The Dunakeszi marsh, outside of Hungary’s capital Budapest, is a place of unique natural beauty. Thanks to a swampy landscape and mosquitoes, the area has managed to be left intact from the invasion of human beings for centuries. Recent years have seen this change though.
In 1998, a motorway was built over it. This despite the existence of a law passed in 1995 by the national parliament, which ruled that construction over marshes is strictly forbidden.
While the aggression was suffered with little resistance, people with an interest in the place – be it locals or nature lovers – stood ready for the next threat.
The car park
This came last June 2009 in the form of Auchan, the French international retail group, which announced plans to build a 46,000 sq/m mall, which car park alone would almost entirely destroy the Dunakeszi marsh.
An unlikely group of three local men teamed together to start a movement against the construction: a fisherman, an architect and a university biology professor. Local and national green organizations soon joined in the uproar.

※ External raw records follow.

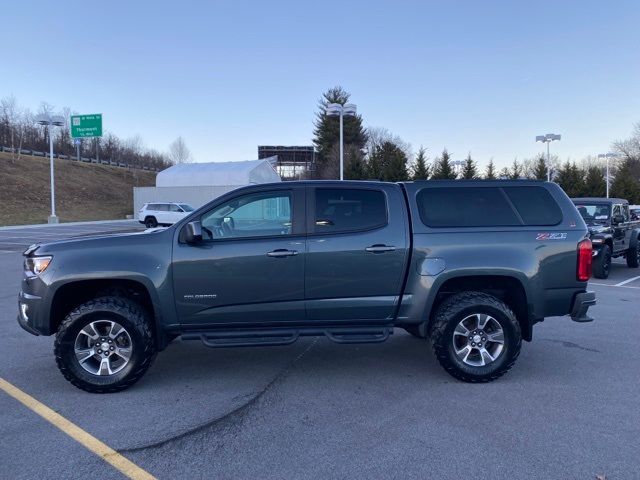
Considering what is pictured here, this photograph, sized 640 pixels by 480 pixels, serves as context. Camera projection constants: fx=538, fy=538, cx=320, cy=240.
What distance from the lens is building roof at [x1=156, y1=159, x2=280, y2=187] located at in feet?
145

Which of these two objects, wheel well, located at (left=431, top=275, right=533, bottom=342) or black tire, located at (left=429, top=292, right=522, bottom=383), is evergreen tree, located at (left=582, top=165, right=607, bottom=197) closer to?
wheel well, located at (left=431, top=275, right=533, bottom=342)

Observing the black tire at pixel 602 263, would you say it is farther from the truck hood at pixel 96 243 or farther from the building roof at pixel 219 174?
the building roof at pixel 219 174

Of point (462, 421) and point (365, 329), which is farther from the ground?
point (365, 329)

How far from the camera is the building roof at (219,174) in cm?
4431

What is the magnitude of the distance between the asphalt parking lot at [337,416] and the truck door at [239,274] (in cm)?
70

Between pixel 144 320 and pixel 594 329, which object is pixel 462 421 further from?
pixel 594 329

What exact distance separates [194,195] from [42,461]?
42.4 meters

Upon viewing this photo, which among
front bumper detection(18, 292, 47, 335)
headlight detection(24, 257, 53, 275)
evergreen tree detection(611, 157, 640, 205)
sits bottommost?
front bumper detection(18, 292, 47, 335)

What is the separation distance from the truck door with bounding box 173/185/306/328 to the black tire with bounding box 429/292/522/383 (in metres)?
1.33

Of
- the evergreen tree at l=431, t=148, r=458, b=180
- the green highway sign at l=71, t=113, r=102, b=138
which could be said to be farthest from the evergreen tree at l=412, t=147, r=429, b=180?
the green highway sign at l=71, t=113, r=102, b=138

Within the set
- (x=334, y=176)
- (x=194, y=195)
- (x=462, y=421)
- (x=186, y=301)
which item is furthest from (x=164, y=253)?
(x=334, y=176)

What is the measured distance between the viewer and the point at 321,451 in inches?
146

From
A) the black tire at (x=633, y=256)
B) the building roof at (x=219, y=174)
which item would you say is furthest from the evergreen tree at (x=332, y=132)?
the black tire at (x=633, y=256)

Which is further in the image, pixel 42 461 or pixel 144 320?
pixel 144 320
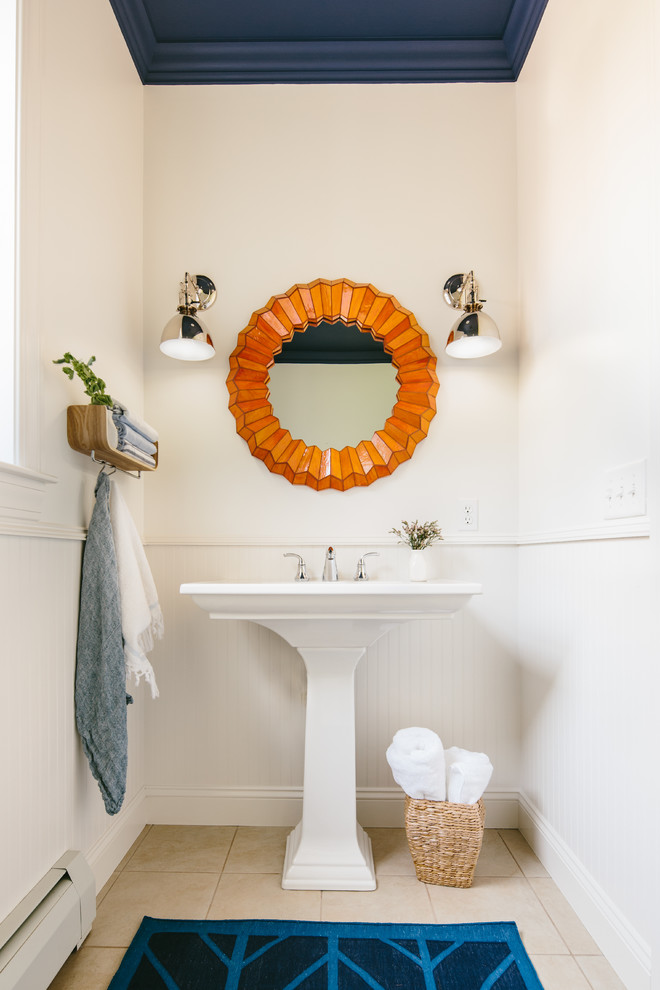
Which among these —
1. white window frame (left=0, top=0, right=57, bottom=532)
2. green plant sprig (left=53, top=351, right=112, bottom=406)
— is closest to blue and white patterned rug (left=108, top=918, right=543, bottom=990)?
white window frame (left=0, top=0, right=57, bottom=532)

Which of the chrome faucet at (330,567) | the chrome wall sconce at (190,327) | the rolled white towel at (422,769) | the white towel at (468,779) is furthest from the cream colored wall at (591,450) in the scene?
the chrome wall sconce at (190,327)

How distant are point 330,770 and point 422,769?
0.89ft

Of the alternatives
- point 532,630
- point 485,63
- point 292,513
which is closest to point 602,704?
point 532,630

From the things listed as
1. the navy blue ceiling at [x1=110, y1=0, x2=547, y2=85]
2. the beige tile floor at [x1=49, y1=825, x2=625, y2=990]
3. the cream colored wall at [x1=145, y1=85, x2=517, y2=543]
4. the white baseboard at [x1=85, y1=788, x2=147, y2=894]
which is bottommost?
the beige tile floor at [x1=49, y1=825, x2=625, y2=990]

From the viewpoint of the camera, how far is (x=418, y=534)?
7.02ft

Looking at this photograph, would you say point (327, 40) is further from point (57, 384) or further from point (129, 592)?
point (129, 592)

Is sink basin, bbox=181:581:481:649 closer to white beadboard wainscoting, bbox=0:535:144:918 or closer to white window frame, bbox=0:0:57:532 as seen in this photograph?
white beadboard wainscoting, bbox=0:535:144:918

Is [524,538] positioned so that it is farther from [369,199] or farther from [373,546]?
[369,199]

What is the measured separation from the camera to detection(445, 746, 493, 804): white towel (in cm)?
177

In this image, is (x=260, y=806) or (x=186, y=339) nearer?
(x=186, y=339)

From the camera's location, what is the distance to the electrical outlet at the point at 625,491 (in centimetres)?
132

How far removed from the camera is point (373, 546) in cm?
220

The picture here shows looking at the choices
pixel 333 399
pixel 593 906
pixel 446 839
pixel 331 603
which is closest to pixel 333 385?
pixel 333 399

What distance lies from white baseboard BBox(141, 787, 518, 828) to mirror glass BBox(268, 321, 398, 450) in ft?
3.98
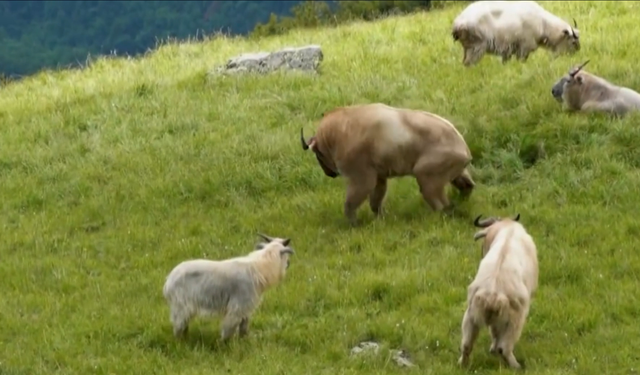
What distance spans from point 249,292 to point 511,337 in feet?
7.43

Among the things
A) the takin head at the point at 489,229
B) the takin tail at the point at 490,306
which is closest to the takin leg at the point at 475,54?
the takin head at the point at 489,229

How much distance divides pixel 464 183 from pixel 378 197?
99 cm

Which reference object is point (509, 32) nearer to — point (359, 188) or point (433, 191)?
point (433, 191)

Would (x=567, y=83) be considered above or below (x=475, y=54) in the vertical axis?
above

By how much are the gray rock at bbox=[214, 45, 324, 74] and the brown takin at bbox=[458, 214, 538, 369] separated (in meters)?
9.60

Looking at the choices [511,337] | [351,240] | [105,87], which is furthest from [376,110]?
[105,87]

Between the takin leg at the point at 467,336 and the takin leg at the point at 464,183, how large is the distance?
13.2ft

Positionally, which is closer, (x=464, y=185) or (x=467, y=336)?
(x=467, y=336)

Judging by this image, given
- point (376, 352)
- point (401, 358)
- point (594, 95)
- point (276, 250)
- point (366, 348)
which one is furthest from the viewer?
point (594, 95)

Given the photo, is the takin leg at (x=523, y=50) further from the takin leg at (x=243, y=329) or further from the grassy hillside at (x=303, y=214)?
the takin leg at (x=243, y=329)

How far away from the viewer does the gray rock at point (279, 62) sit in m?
18.6

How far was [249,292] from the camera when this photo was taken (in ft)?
31.8

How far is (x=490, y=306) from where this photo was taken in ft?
28.1

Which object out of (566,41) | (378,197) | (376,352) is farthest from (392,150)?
(566,41)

“The law is on our side you see, Auchan has no legal building certificate,” says Zoltan Feher a 23 year-old university student and activist for Live Chain for Hungary, one of the organisations taking part in the struggle.
The National Inspectorate for Environment, Nature and Water, however, disagreed. Their expert, having been sent in to inspect the marsh, came back claiming that it had dried out and was not therefore worth conserving.
Campaigners found this affirmation outrageous. In the past few months, they have concentrated their efforts to overturn the verdict. A demonstration, a petition, and an appeal – today, all efforts are looking like they may start paying off.
“The future generation Ombudsman has sided with us and it looks like we may be receiving further good news which would finally stop the Auchan plans altogether,” Feher says.
But why did it get so far?
Activists felt that Auchan was using its economic powers to make politicians overlook the marsh, which is not only noted for its peat ponds and fern, but is also the symbolic meeting point between the great plains and the mountains.
Feher, who plans to use his degrees in sociology and law as tools to effectively confront these kinds of threats, explains:
“This kind of problem is widespread in Hungary. People are prepared to look the other way if it means making money.
A victory here would have many consequences. Apart from the upkeep of environmental values, it would send a message to authorities about the power of grassroots movements. Citizens won’t just lay back and let things happen.”